Task goal: Copy the whole text about the cases of George Stinney, Jr. and Milbry Brown word for word.

[start Text section]

In 2014, seventy years after George was electrocuted, South Carolina Circuit Judge Carmen Mullen posthumously overturned his conviction, noting a lack of credible evidence of guilt and the possibility that his  confession was coerced.  George's sister and other relatives also presented alibi evidence that he was with them at the time the girls were murdered, and persons in jail with George reported that he adamantly denied committing the crime.  While not directly exonerating young George, Judge Mullen did note that the trial was grossly unfair and that it was a "truly unfortunate episode in our history.

Milbry Brown
 
Though not as "famous" as George Stinney, Jr., Milbry Brown is an equally tragic figure. She was (most likely) fourteen-years-old when she was executed on October 7, 1892, in the Spartanburg County jail-yard.  Milbry was convicted in July of 1892 by an all-white jury of the June 1892 murder of Geraldine Carpenter. Geraldine was an eleven-month-old white infant for whom Milbry acted as the caretaker in her capacity as the Carpenters' "house girl."  According to available contemporary sources, Milbry put two drops of carbolic acid in Geraldine's mouth while the baby slept; the motive was said to be revenge for the fact that the infant's mother had scolded Milbry earlier the same day.  By some accounts, Milbry confessed to killing the child; in others she denied any intent to kill and insisted she only wanted to make the baby sick. To the jury, it did not matter.

[end Text section]
[start Supplied material]

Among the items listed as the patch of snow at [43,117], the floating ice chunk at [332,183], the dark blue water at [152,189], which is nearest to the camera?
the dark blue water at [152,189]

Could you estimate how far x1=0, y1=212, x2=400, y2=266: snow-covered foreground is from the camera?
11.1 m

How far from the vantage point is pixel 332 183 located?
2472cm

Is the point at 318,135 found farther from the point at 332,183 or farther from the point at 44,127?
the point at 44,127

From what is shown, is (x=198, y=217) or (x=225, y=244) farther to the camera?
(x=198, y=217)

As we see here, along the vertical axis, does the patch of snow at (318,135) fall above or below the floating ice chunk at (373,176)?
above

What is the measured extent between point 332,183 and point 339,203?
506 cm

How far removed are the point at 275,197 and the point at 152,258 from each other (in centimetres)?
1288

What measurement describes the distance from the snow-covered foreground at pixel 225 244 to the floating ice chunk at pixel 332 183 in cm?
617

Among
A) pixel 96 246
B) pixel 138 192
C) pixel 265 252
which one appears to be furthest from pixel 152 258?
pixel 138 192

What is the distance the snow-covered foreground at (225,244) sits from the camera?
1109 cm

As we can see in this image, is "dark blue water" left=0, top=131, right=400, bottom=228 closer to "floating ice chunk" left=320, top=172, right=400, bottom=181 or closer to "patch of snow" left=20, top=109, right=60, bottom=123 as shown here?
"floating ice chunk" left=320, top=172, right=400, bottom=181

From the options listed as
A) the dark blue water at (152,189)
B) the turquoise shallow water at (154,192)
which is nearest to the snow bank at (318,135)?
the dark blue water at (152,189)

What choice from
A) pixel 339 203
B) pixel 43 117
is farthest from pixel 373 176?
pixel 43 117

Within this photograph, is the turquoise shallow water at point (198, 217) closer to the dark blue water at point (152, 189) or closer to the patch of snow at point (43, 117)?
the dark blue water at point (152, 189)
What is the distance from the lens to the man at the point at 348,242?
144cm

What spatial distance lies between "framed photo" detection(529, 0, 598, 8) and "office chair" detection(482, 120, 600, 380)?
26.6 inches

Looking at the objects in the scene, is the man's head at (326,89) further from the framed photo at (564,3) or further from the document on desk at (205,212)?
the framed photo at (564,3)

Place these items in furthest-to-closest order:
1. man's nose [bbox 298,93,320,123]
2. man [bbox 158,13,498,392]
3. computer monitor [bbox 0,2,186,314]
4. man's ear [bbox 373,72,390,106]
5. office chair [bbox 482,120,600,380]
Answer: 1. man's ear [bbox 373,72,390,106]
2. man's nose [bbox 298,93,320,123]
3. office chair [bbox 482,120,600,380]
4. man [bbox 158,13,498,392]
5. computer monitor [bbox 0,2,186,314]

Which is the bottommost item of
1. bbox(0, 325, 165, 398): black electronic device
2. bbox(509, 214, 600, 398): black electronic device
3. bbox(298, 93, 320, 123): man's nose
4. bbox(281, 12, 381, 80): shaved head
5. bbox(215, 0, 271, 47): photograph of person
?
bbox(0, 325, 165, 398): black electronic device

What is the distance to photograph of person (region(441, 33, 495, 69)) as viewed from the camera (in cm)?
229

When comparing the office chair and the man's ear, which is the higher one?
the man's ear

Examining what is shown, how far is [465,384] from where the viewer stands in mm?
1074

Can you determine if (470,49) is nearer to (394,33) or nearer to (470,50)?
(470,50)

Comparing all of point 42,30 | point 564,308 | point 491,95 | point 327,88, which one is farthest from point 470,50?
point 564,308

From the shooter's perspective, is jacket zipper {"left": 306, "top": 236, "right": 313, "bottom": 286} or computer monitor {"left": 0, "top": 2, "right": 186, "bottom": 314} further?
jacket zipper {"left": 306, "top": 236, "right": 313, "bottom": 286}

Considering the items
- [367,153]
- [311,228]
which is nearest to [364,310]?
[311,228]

[end Supplied material]

Written reply:
In 2014, seventy years after George was electrocuted, South Carolina Circuit Judge Carmen Mullen posthumously overturned his conviction, noting a lack of credible evidence of guilt and the possibility that his  confession was coerced.  George's sister and other relatives also presented alibi evidence that he was with them at the time the girls were murdered, and persons in jail with George reported that he adamantly denied committing the crime.  While not directly exonerating young George, Judge Mullen did note that the trial was grossly unfair and that it was a "truly unfortunate episode in our history.

Milbry Brown
 
Though not as "famous" as George Stinney, Jr., Milbry Brown is an equally tragic figure. She was (most likely) fourteen-years-old when she was executed on October 7, 1892, in the Spartanburg County jail-yard.  Milbry was convicted in July of 1892 by an all-white jury of the June 1892 murder of Geraldine Carpenter. Geraldine was an eleven-month-old white infant for whom Milbry acted as the caretaker in her capacity as the Carpenters' "house girl."  According to available contemporary sources, Milbry put two drops of carbolic acid in Geraldine's mouth while the baby slept; the motive was said to be revenge for the fact that the infant's mother had scolded Milbry earlier the same day.  By some accounts, Milbry confessed to killing the child; in others she denied any intent to kill and insisted she only wanted to make the baby sick. To the jury, it did not matter.